Aber das interessierte die Behörden von Sepold nicht. Mitgegangen, mitgefangen, mitgehangen.
Der Saral versuchte, sich zu wehren, doch es war sinnlos. Mit den energetischen Feldern dirigierten die Techniker ihn wie eine Puppe, bis er in der Mitte des Raums stand, und zwangen den Kopf auf dem langen Hals dann etwas nach hinten. Einer der Mediker trat vor.
In seiner Hand blitzte etwas auf. Der Saral riss die Augen weit auf und wollte zurückweichen, doch die Prallfelder hielten ihn an Ort und Stelle.
Es geschah so schnell, dass ich einen Moment brauchte, um es zu begreifen.
Der Mediker rammte dem Saral ein Vibratorstilett in die Halsschlagader und zog es sofort wieder zurück.
Der Saral erzitterte heftig.
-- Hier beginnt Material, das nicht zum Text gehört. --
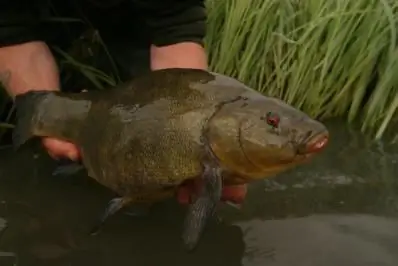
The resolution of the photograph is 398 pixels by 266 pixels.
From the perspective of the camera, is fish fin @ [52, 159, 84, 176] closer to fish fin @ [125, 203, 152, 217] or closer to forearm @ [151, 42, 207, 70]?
fish fin @ [125, 203, 152, 217]

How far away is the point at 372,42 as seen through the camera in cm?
303

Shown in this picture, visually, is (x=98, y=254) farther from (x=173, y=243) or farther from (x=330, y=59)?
(x=330, y=59)

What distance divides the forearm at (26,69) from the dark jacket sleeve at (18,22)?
0.02 metres

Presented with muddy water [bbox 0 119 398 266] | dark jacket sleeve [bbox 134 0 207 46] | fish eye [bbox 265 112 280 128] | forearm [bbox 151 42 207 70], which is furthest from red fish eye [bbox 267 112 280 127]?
dark jacket sleeve [bbox 134 0 207 46]

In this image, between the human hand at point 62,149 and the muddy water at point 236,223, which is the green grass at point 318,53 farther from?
the human hand at point 62,149

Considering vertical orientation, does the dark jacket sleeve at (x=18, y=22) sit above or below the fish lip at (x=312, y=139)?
below

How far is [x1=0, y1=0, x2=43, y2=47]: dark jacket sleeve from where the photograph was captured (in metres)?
2.57

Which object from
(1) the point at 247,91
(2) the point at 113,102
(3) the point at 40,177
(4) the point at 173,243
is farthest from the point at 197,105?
(3) the point at 40,177

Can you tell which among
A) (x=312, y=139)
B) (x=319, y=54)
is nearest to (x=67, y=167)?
(x=312, y=139)

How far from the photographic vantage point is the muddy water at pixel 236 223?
2104mm

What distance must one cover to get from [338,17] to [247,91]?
1166mm

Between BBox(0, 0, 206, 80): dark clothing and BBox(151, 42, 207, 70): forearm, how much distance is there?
29 mm

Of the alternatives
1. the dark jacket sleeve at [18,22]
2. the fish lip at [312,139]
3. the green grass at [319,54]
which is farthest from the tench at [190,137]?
the green grass at [319,54]

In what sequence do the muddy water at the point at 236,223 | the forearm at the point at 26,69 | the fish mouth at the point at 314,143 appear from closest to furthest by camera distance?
the fish mouth at the point at 314,143 → the muddy water at the point at 236,223 → the forearm at the point at 26,69
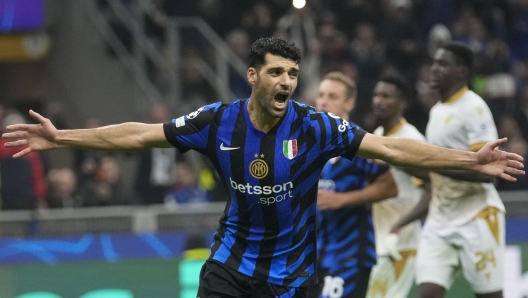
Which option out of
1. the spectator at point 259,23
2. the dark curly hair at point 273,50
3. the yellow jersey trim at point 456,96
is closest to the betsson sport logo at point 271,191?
the dark curly hair at point 273,50

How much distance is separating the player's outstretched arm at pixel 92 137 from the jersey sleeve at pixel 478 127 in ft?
8.97

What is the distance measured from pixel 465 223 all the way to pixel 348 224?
0.91 m

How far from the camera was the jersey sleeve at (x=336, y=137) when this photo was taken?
582 cm

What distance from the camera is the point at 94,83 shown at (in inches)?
677

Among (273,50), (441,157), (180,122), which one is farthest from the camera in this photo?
(180,122)

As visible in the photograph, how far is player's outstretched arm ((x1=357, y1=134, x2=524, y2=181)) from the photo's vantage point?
5.68 meters

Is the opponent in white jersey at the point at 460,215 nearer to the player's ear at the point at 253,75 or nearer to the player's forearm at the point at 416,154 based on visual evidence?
the player's forearm at the point at 416,154

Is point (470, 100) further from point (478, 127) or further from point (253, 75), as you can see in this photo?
point (253, 75)

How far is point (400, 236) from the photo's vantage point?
8.62 metres

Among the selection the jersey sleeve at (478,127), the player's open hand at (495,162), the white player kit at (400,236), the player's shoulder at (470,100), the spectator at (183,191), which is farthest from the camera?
the spectator at (183,191)

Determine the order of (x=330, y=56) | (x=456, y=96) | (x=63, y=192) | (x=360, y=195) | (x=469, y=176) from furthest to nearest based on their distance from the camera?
1. (x=330, y=56)
2. (x=63, y=192)
3. (x=456, y=96)
4. (x=469, y=176)
5. (x=360, y=195)

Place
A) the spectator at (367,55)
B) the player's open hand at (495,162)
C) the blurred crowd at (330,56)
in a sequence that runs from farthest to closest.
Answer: the spectator at (367,55)
the blurred crowd at (330,56)
the player's open hand at (495,162)

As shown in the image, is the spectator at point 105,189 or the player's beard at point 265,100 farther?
the spectator at point 105,189

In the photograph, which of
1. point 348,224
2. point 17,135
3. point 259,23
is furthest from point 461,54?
point 259,23
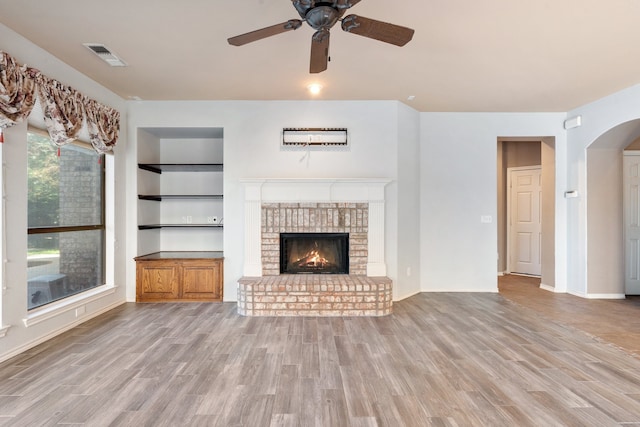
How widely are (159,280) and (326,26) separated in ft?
13.5

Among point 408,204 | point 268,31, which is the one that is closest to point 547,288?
point 408,204

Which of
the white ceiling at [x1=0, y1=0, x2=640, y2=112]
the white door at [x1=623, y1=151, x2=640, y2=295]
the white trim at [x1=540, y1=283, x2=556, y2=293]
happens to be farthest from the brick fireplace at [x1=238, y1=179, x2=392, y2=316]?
the white door at [x1=623, y1=151, x2=640, y2=295]

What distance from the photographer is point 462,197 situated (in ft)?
17.6

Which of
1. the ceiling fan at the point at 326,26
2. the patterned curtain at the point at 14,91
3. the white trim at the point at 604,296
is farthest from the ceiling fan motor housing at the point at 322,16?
the white trim at the point at 604,296

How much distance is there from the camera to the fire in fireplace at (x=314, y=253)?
15.8 feet

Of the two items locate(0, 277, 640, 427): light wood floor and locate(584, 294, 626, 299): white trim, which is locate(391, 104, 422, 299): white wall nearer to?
locate(0, 277, 640, 427): light wood floor

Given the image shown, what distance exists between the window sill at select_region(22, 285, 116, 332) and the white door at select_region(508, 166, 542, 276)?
7.32 metres

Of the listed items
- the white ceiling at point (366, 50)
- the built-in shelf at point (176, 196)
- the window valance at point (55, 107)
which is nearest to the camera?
the white ceiling at point (366, 50)

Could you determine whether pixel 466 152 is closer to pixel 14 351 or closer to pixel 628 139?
pixel 628 139

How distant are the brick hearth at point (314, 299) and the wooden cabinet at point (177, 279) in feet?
2.48

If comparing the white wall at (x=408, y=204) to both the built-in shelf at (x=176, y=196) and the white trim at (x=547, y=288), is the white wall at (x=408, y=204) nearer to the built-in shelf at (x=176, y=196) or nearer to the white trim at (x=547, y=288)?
the white trim at (x=547, y=288)

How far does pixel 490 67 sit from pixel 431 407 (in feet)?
11.4

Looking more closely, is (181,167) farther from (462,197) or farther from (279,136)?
(462,197)

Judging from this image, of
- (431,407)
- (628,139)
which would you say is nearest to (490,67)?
(628,139)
Blut spritzte aus der Wunde, wurde von dem Prallfeld zurückgeworfen und benetzte die schäbige Kerkerkleidung.
Das Zittern des Delinquenten wurde schwächer, doch das Prallfeld hielt ihn weiterhin auf den Füßen, während das Blut immer langsamer und spärlicher aus der Wunde floss.
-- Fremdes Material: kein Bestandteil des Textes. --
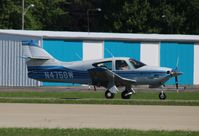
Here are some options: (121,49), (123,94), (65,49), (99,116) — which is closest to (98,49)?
(121,49)

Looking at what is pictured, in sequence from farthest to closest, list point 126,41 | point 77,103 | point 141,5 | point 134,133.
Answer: point 141,5 → point 126,41 → point 77,103 → point 134,133

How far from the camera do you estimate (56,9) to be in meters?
91.7

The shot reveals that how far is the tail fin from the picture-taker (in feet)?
113

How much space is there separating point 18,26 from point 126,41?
31.5m

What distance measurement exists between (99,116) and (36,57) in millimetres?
14267

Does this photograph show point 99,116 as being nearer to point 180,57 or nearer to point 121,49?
point 121,49

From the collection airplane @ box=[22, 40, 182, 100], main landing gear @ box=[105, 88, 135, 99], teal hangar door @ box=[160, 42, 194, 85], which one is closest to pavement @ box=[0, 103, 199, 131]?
main landing gear @ box=[105, 88, 135, 99]

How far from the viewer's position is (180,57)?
181 ft

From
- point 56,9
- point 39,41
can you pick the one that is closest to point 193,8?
point 56,9

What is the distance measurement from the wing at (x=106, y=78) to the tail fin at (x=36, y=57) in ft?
7.26

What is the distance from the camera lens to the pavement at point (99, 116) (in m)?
18.8

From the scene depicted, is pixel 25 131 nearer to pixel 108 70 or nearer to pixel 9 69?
pixel 108 70

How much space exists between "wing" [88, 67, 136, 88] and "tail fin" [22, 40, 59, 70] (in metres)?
2.21

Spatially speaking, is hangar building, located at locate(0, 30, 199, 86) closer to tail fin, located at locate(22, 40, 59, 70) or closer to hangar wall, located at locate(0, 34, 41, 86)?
hangar wall, located at locate(0, 34, 41, 86)
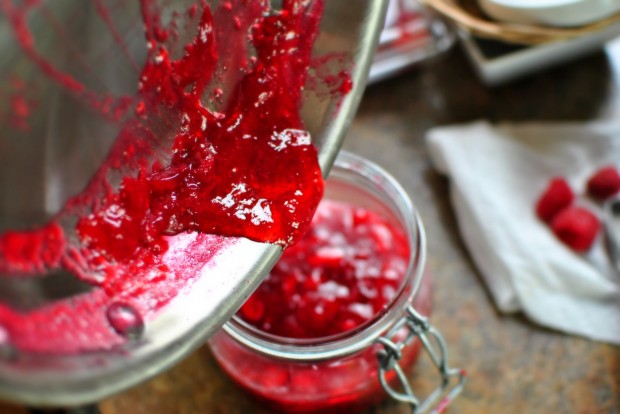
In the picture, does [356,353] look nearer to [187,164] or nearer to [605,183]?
[187,164]

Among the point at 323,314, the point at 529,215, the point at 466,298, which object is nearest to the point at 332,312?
the point at 323,314

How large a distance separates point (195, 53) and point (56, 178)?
15cm

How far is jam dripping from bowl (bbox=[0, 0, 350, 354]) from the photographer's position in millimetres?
506

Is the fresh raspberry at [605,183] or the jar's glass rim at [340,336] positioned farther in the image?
the fresh raspberry at [605,183]

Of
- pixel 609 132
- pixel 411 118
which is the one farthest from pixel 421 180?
pixel 609 132

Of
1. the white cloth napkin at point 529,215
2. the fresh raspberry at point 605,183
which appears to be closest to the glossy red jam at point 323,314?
the white cloth napkin at point 529,215

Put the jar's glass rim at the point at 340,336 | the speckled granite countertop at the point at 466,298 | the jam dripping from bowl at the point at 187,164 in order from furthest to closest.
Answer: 1. the speckled granite countertop at the point at 466,298
2. the jar's glass rim at the point at 340,336
3. the jam dripping from bowl at the point at 187,164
„Wir lassen sie ausbluten", sagte Rautavar. „Sie sollen ganz langsam sterben. Sie sollen Gelegenheit haben, über ihre bestialischen Untaten nachzudenken, während das Leben langsam aus ihnen herausfließt. Vielleicht stimmt ja, was man sagt, und im Augenblick des Todes durchläuft man noch einmal alle Stationen seines Lebens. Sie sollen genug Zeit haben, die Gräueltaten noch einmal zu durchleben, die sie anderen angetan haben."
Wer ist schlimmer?, dachte ich. Die Piraten, die Erfüllungsgehilfen des Reiches oder die ehrbaren Bürger von Sepold?
Es dauerte lange, bis der Saral nicht mehr zuckte. Ich fragte mich, warum der Hinrichtungsraum gekachelt war. Das Prallfeld verhinderte dass die Kacheln mit Blut bespritzt wurden.
Und mir wurde klar, warum diejenigen Piraten, die vermeintlich die schlimmsten Verbrechen begangen hatten, ganz hinten standen. Sie sollten nicht nur langsam sterben, um im Augenblick ihres Todes über ihre Untaten nachdenken zu können, sie sollten auch ihre mit weniger Schuld beladenen Kameraden sterben sehen.
Sie sollten, bevor sie starben, darüber nachdenken können, was sie getan hatten.
Sie sollten lange darüber nachdenken.
Konnte ich es den Sepoldern verdenken?
Aber ... sollte ich meine Moral aufgeben? Sollte ich mich abwenden und einfach gehen? Sollte ich Rautavar erklären, dass auch ich einmal von Piraten in ihre Dienste gepresst worden war? Dass mich dasselbe Schicksal erwartet hätte, hätten die Sepolder damals mich gefangen genommen?